### What you should do
Would you reproduce all of the entries exactly?

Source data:
**********

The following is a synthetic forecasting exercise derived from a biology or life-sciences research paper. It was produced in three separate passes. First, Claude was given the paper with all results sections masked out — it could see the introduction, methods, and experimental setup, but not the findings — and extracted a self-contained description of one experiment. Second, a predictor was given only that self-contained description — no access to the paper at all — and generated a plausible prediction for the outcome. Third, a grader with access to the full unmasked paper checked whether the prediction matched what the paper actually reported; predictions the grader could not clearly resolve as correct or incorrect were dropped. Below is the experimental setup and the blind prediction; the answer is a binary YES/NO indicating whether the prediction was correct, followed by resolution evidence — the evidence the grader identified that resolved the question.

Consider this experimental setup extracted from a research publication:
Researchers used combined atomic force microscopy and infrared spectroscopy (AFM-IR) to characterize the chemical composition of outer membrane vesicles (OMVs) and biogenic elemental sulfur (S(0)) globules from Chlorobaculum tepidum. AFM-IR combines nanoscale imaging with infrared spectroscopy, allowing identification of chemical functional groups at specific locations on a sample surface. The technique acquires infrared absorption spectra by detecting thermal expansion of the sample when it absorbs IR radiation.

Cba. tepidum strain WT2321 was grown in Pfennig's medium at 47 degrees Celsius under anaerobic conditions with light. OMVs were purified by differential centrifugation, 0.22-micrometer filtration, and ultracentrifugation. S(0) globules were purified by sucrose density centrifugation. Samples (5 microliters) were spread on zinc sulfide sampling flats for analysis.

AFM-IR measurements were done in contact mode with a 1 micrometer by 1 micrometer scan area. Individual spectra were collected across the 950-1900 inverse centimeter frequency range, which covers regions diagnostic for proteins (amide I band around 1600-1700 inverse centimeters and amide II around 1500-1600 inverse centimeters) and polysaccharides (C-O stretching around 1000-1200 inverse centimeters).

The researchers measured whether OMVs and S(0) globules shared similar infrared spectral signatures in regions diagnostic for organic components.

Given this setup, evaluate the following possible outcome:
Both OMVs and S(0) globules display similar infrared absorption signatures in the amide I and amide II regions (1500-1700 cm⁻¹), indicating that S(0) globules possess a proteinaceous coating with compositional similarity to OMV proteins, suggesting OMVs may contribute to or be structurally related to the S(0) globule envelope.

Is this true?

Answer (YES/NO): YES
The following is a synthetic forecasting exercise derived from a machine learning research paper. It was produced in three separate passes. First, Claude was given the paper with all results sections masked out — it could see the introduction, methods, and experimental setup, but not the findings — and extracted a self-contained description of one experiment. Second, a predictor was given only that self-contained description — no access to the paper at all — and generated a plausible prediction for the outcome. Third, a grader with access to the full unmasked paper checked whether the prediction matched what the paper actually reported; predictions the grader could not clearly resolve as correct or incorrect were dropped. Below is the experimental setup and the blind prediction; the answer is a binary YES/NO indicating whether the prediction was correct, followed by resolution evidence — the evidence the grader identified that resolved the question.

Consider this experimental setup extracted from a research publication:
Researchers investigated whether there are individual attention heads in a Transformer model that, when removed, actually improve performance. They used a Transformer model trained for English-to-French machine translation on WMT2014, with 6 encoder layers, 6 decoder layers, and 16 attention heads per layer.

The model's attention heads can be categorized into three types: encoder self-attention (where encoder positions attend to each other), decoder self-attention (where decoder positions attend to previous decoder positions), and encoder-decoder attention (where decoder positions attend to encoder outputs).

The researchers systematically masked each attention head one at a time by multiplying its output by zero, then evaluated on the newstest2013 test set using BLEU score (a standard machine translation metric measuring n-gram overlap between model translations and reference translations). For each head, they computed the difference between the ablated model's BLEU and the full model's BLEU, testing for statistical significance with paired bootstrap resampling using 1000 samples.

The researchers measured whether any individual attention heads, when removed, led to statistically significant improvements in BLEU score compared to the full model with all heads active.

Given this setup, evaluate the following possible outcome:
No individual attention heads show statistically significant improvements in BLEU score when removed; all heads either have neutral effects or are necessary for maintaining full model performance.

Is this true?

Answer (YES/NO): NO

**********

### Written solution
The following is a synthetic forecasting exercise derived from a biology or life-sciences research paper. It was produced in three separate passes. First, Claude was given the paper with all results sections masked out — it could see the introduction, methods, and experimental setup, but not the findings — and extracted a self-contained description of one experiment. Second, a predictor was given only that self-contained description — no access to the paper at all — and generated a plausible prediction for the outcome. Third, a grader with access to the full unmasked paper checked whether the prediction matched what the paper actually reported; predictions the grader could not clearly resolve as correct or incorrect were dropped. Below is the experimental setup and the blind prediction; the answer is a binary YES/NO indicating whether the prediction was correct, followed by resolution evidence — the evidence the grader identified that resolved the question.

Consider this experimental setup extracted from a research publication:
Researchers used combined atomic force microscopy and infrared spectroscopy (AFM-IR) to characterize the chemical composition of outer membrane vesicles (OMVs) and biogenic elemental sulfur (S(0)) globules from Chlorobaculum tepidum. AFM-IR combines nanoscale imaging with infrared spectroscopy, allowing identification of chemical functional groups at specific locations on a sample surface. The technique acquires infrared absorption spectra by detecting thermal expansion of the sample when it absorbs IR radiation.

Cba. tepidum strain WT2321 was grown in Pfennig's medium at 47 degrees Celsius under anaerobic conditions with light. OMVs were purified by differential centrifugation, 0.22-micrometer filtration, and ultracentrifugation. S(0) globules were purified by sucrose density centrifugation. Samples (5 microliters) were spread on zinc sulfide sampling flats for analysis.

AFM-IR measurements were done in contact mode with a 1 micrometer by 1 micrometer scan area. Individual spectra were collected across the 950-1900 inverse centimeter frequency range, which covers regions diagnostic for proteins (amide I band around 1600-1700 inverse centimeters and amide II around 1500-1600 inverse centimeters) and polysaccharides (C-O stretching around 1000-1200 inverse centimeters).

The researchers measured whether OMVs and S(0) globules shared similar infrared spectral signatures in regions diagnostic for organic components.

Given this setup, evaluate the following possible outcome:
Both OMVs and S(0) globules display similar infrared absorption signatures in the amide I and amide II regions (1500-1700 cm⁻¹), indicating that S(0) globules possess a proteinaceous coating with compositional similarity to OMV proteins, suggesting OMVs may contribute to or be structurally related to the S(0) globule envelope.

Is this true?

Answer (YES/NO): YES
The following is a synthetic forecasting exercise derived from a machine learning research paper. It was produced in three separate passes. First, Claude was given the paper with all results sections masked out — it could see the introduction, methods, and experimental setup, but not the findings — and extracted a self-contained description of one experiment. Second, a predictor was given only that self-contained description — no access to the paper at all — and generated a plausible prediction for the outcome. Third, a grader with access to the full unmasked paper checked whether the prediction matched what the paper actually reported; predictions the grader could not clearly resolve as correct or incorrect were dropped. Below is the experimental setup and the blind prediction; the answer is a binary YES/NO indicating whether the prediction was correct, followed by resolution evidence — the evidence the grader identified that resolved the question.

Consider this experimental setup extracted from a research publication:
Researchers investigated whether there are individual attention heads in a Transformer model that, when removed, actually improve performance. They used a Transformer model trained for English-to-French machine translation on WMT2014, with 6 encoder layers, 6 decoder layers, and 16 attention heads per layer.

The model's attention heads can be categorized into three types: encoder self-attention (where encoder positions attend to each other), decoder self-attention (where decoder positions attend to previous decoder positions), and encoder-decoder attention (where decoder positions attend to encoder outputs).

The researchers systematically masked each attention head one at a time by multiplying its output by zero, then evaluated on the newstest2013 test set using BLEU score (a standard machine translation metric measuring n-gram overlap between model translations and reference translations). For each head, they computed the difference between the ablated model's BLEU and the full model's BLEU, testing for statistical significance with paired bootstrap resampling using 1000 samples.

The researchers measured whether any individual attention heads, when removed, led to statistically significant improvements in BLEU score compared to the full model with all heads active.

Given this setup, evaluate the following possible outcome:
No individual attention heads show statistically significant improvements in BLEU score when removed; all heads either have neutral effects or are necessary for maintaining full model performance.

Is this true?

Answer (YES/NO): NO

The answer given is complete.